* _Exercise requirements_
An exact copy of all the data, minus the images, is required.

* _Record set_
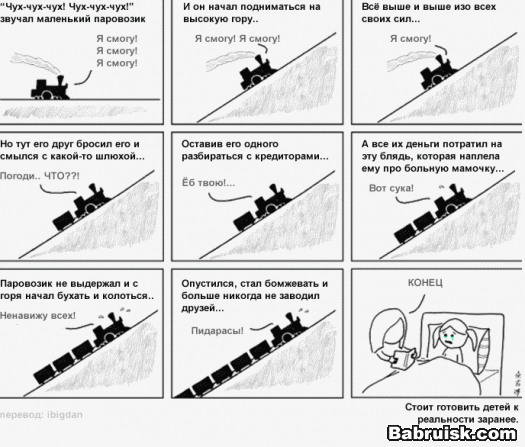 "Чух-чух-чух! Чух-чух-чух!" звучал маленький паровозик

Я смогу!
Я смогу!
Я смогу!

И он начал подниматься на высокую гору..

Я смогу! Я смогу!

Всё выше и выше изо всех своих сил...

Я смогу!

Но тут его друг бросил его и смылся с какой-то шлюхой...

Погоди.. ЧТО??!

Оставив его одного разбираться с кредиторами...

Ёб твою!...

А все их деньги потратил на эту блядь, которая наплела ему про больную мамочку...

Вот сука!

Паровозик не выдержал и с горя начал бухать и колоться..

Ненавижу всех!

Опустился, стал бомжевать и больше никогда не заводил друзей...

Пидарасы!

КОНЕЦ

перевод: ibigdan

Стоит готовить детей к реальности заранее.

Babruisk.com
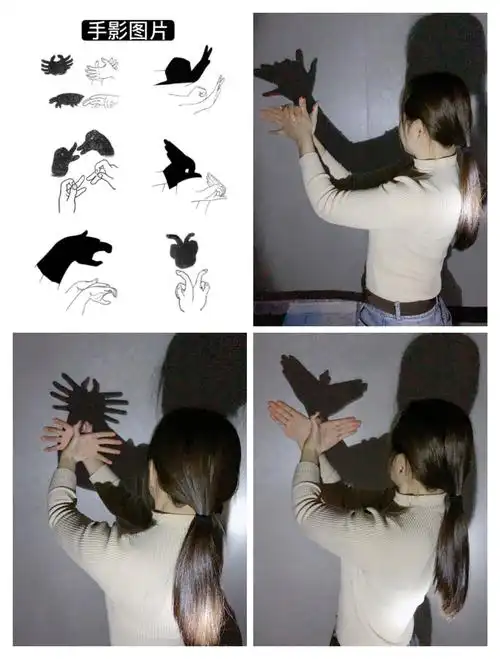 手影图片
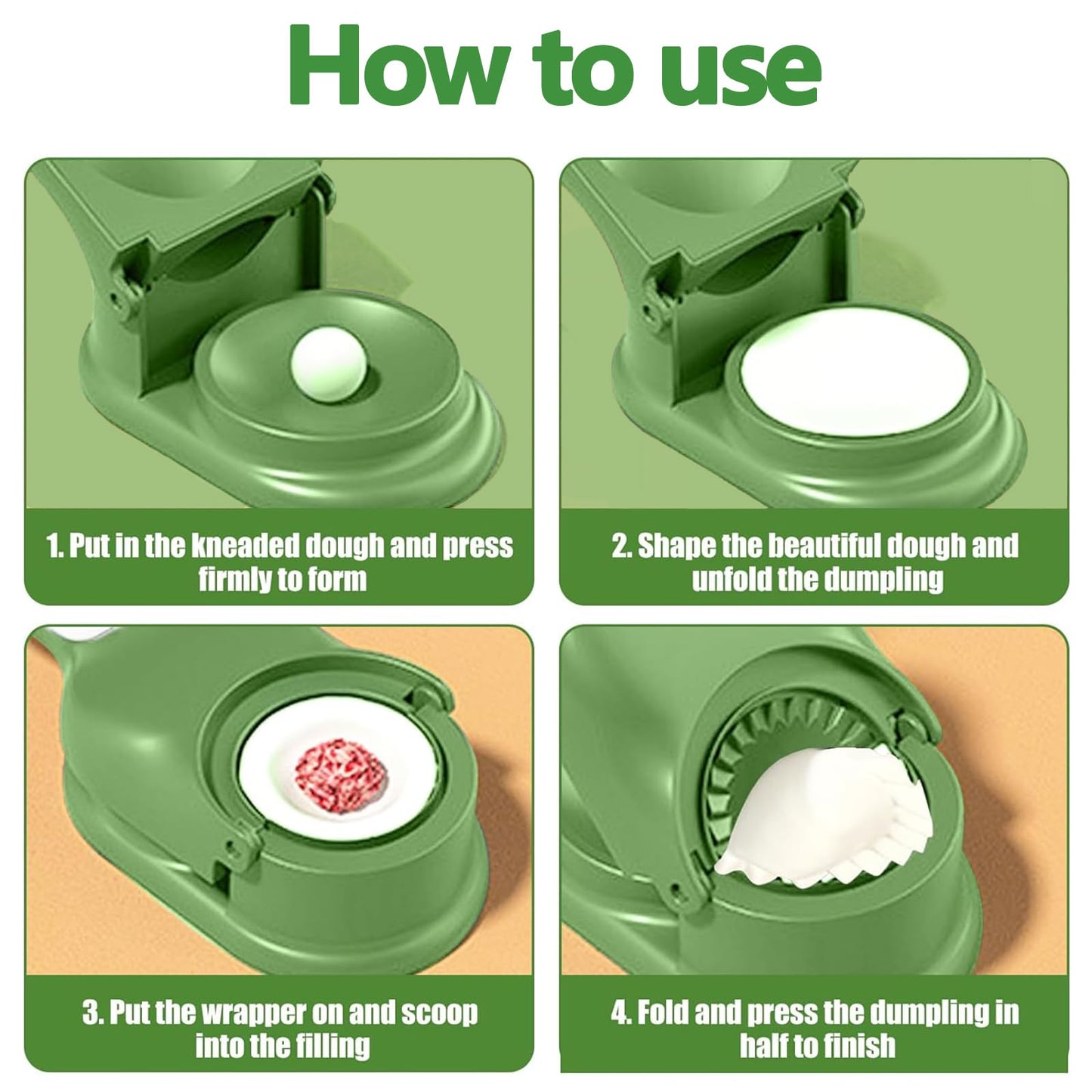 How to use

1. Put in the kneaded dough and press firmly to form

2. Shape the beautiful dough and unfold the dumpling

3. Put the wrapper on and scoop into the filling

4. Fold and press the dumpling in half to finish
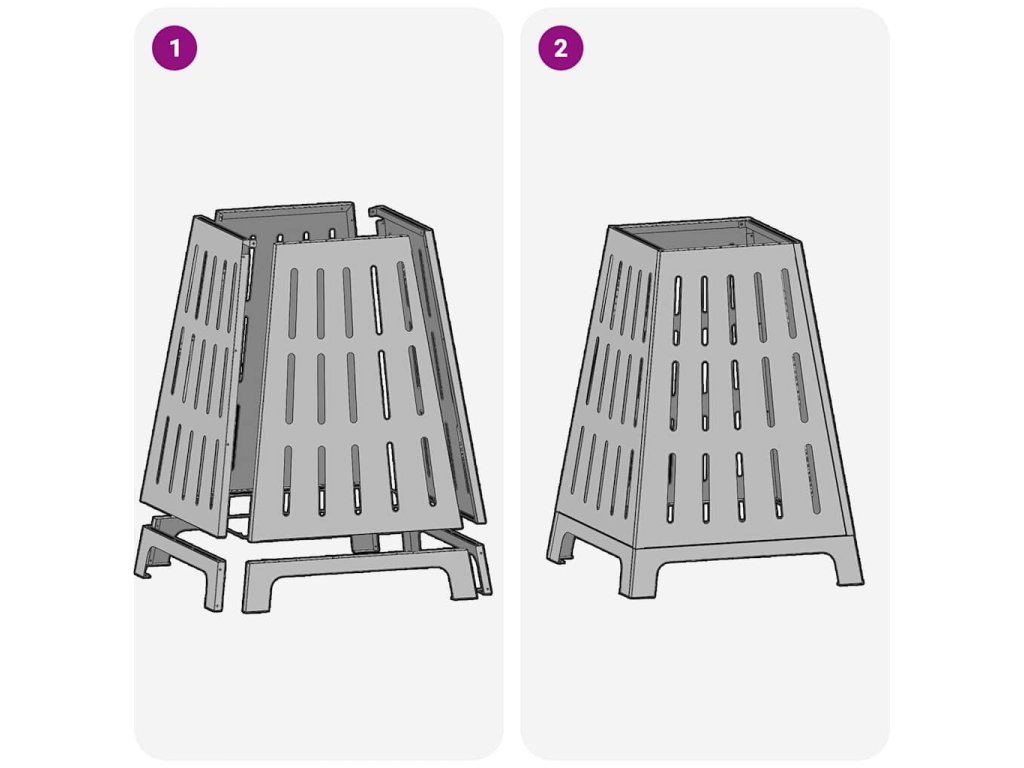 1

2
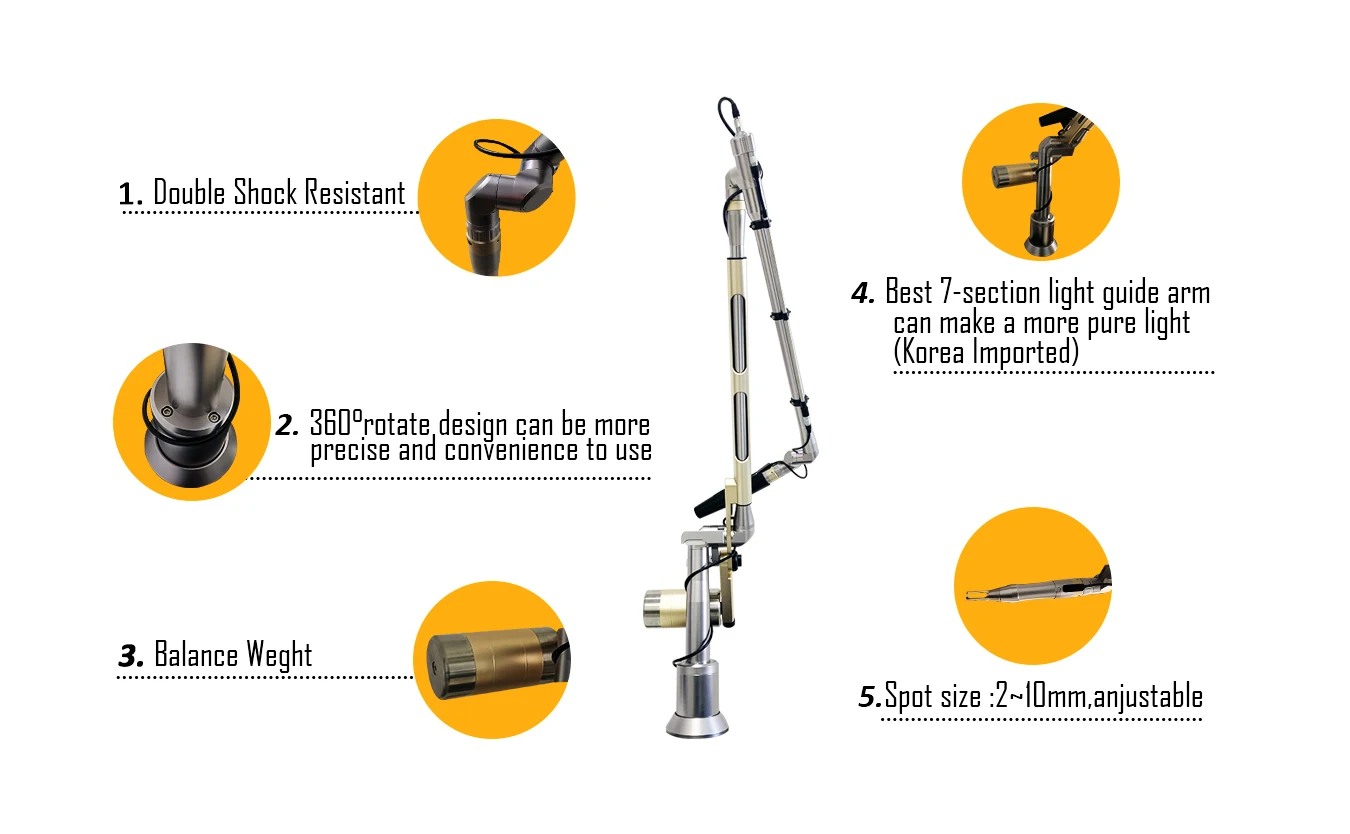 1. Double Shock Resistant

2. 360°rotate design can be more precise and convenience to use

3. Balance Weght

4. Best 7-section light guide arm can make a more pure light (Korea Imported)

5.Spot size :2~10mm,anjustable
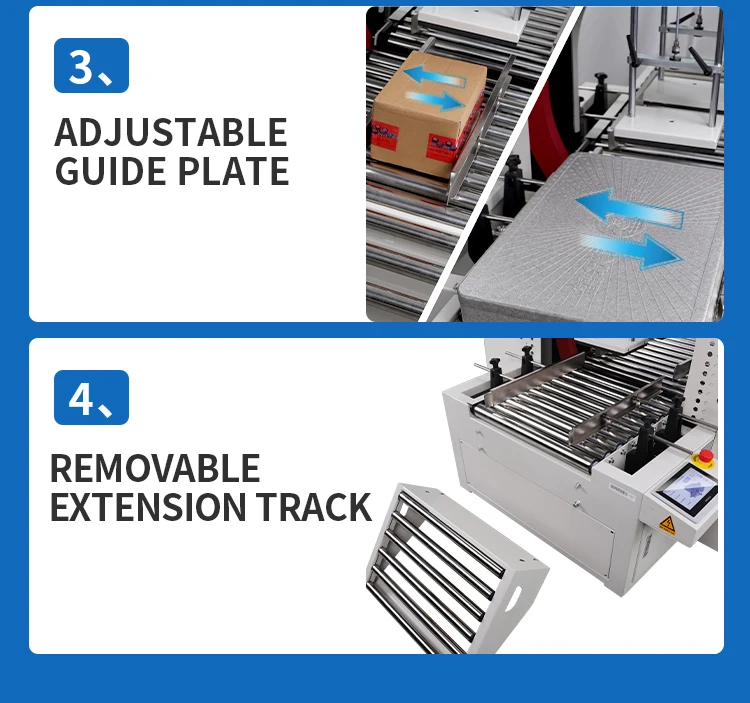 3、

ADJUSTABLE GUIDE PLATE

4、

REMOVABLE EXTENSION TRACK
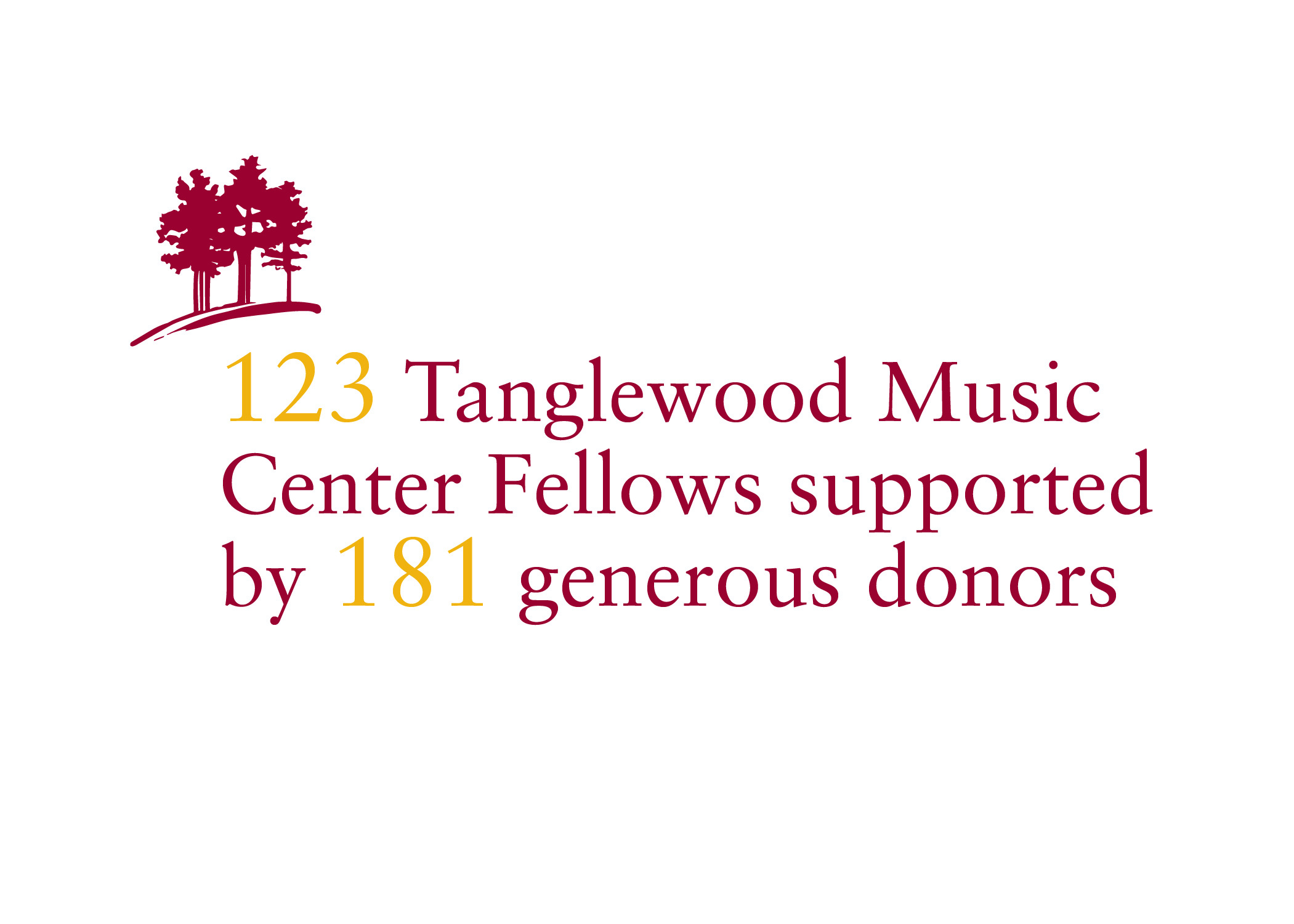 123 Tanglewood Music Center Fellows supported by 181 generous donors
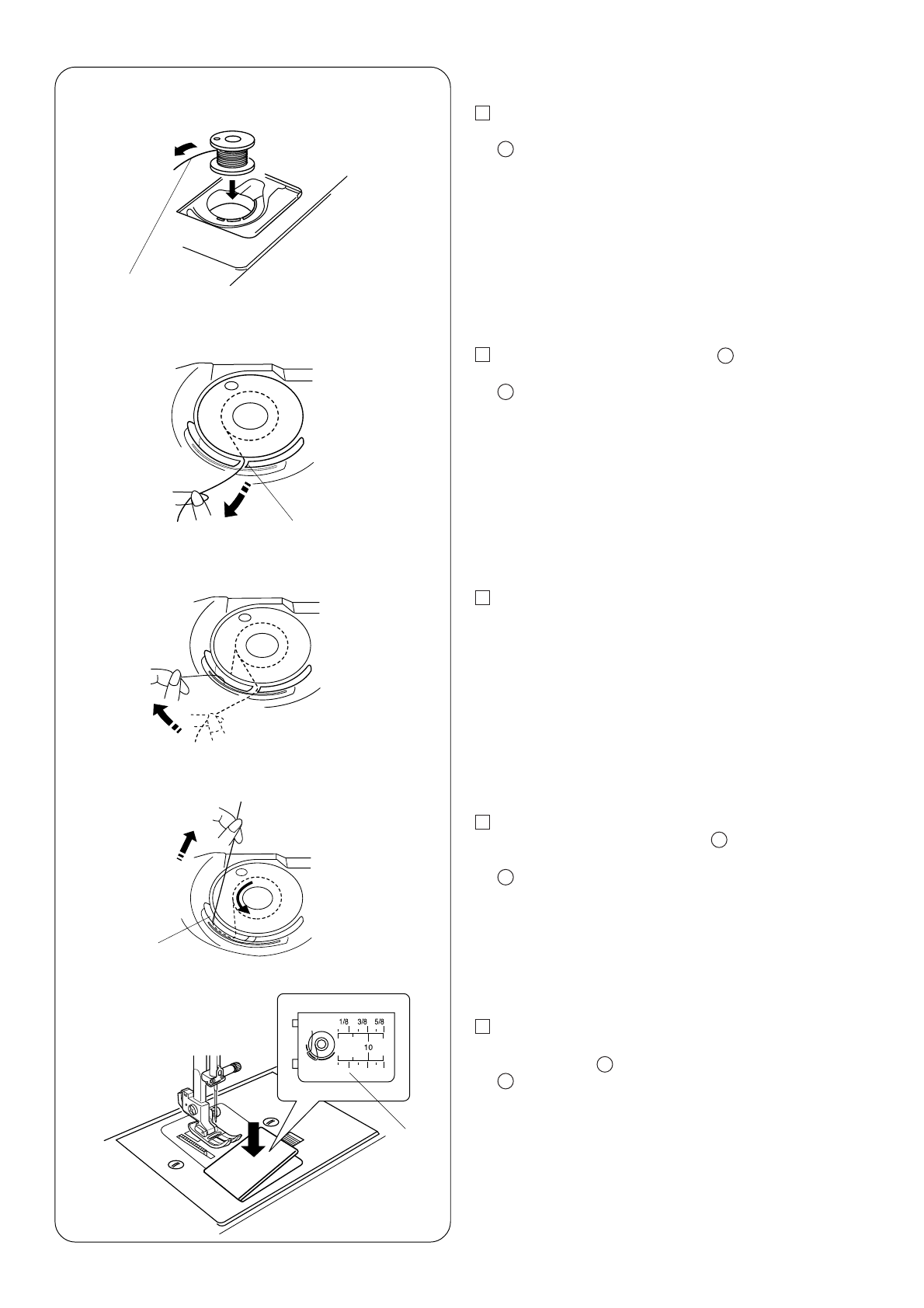 1/8 3/8 5/8

10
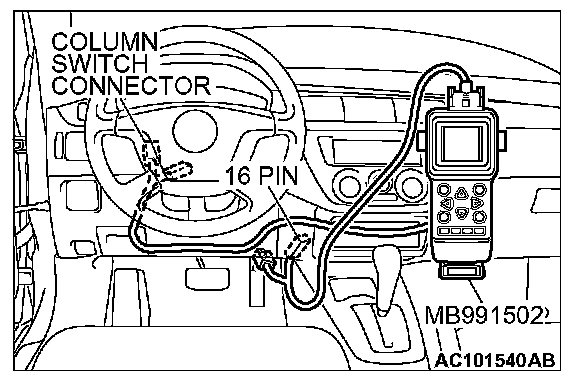 COLUMN SWITCH CONNECTOR

16 PIN

MB991502

AC101540AB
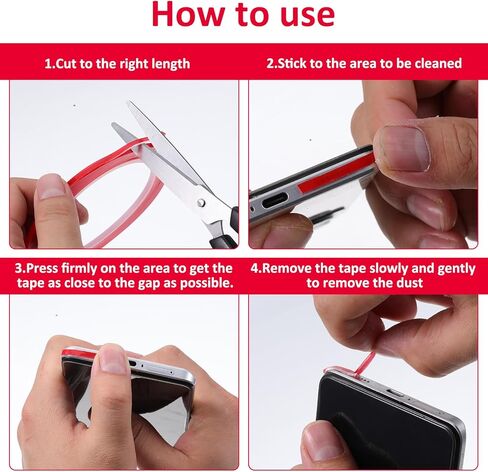 How to use

1.Cut to the right length

2.Stick to the area to be cleaned

3.Press firmly on the area to get the tape as close to the gap as possible.

4.Remove the tape slowly and gently to remove the dust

* _Reply_
 "Чух-чух-чух! Чух-чух-чух!" звучал маленький паровозик

Я смогу!
Я смогу!
Я смогу!

И он начал подниматься на высокую гору..

Я смогу! Я смогу!

Всё выше и выше изо всех своих сил...

Я смогу!

Но тут его друг бросил его и смылся с какой-то шлюхой...

Погоди.. ЧТО??!

Оставив его одного разбираться с кредиторами...

Ёб твою!...

А все их деньги потратил на эту блядь, которая наплела ему про больную мамочку...

Вот сука!

Паровозик не выдержал и с горя начал бухать и колоться..

Ненавижу всех!

Опустился, стал бомжевать и больше никогда не заводил друзей...

Пидарасы!

КОНЕЦ

перевод: ibigdan

Стоит готовить детей к реальности заранее.

Babruisk.com
 手影图片
 How to use

1. Put in the kneaded dough and press firmly to form

2. Shape the beautiful dough and unfold the dumpling

3. Put the wrapper on and scoop into the filling

4. Fold and press the dumpling in half to finish
 1

2
 1. Double Shock Resistant

2. 360°rotate design can be more precise and convenience to use

3. Balance Weght

4. Best 7-section light guide arm can make a more pure light (Korea Imported)

5.Spot size :2~10mm,anjustable
 3、

ADJUSTABLE GUIDE PLATE

4、

REMOVABLE EXTENSION TRACK
 123 Tanglewood Music Center Fellows supported by 181 generous donors
 1/8 3/8 5/8

10
 COLUMN SWITCH CONNECTOR

16 PIN

MB991502

AC101540AB
 How to use

1.Cut to the right length

2.Stick to the area to be cleaned

3.Press firmly on the area to get the tape as close to the gap as possible.

4.Remove the tape slowly and gently to remove the dust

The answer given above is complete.